Text passage:
_ _ _
Bodai-moto is a specific starter that uses raw rice and the activity of natural lactic acid bacteria. Although records show that some regions produced sake in this way, it was revolutionary at that time for Bodai Shoryakuji-temple to divide the process of starter and main fermentation.
Thanks to accumulated lactic acid produced by natural lactic acid bacteria, Bodai-moto can protect against the propagation of destructive fungus and enables the propagation of useful yeast for fermentation. This Bodai-moto would have been a prototype of ki-moto developed in the Edo period, which itself led to the development of Sokujo-moto in the 20th century.
Bodai-moto’s major characteristic is enabling summer production of sake, which is generally not at all ideal because of the higher risk of the mash going to rot. Natural lactic acid bacteria require a temperature of 20-35℃ so the pace of propagation is faster in the warm summer months. Sufficient lactic acid is therefore produced in a shorter timeframe using Bodai-moto, creating an environment resistant to destructive fungus at a time when most sake is at the highest risk of contamination.
_ _ _
Information supplied:
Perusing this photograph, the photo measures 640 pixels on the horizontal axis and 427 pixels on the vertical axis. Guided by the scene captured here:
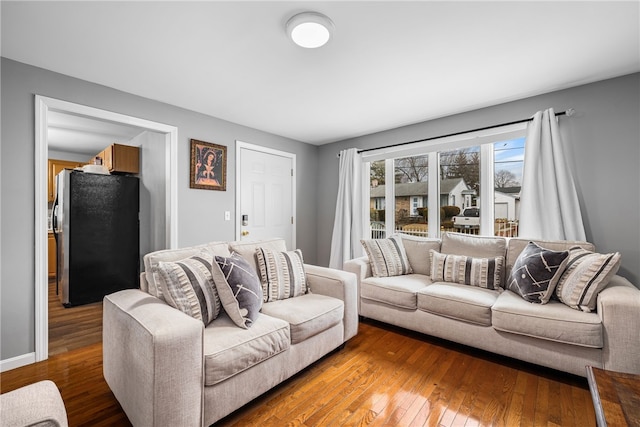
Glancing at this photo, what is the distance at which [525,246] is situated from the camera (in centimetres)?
258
_ _ _
Work to complete: According to the Bodai-moto text, what temperature range do natural lactic acid bacteria require?

Exercise response: They require a temperature of 20-35℃.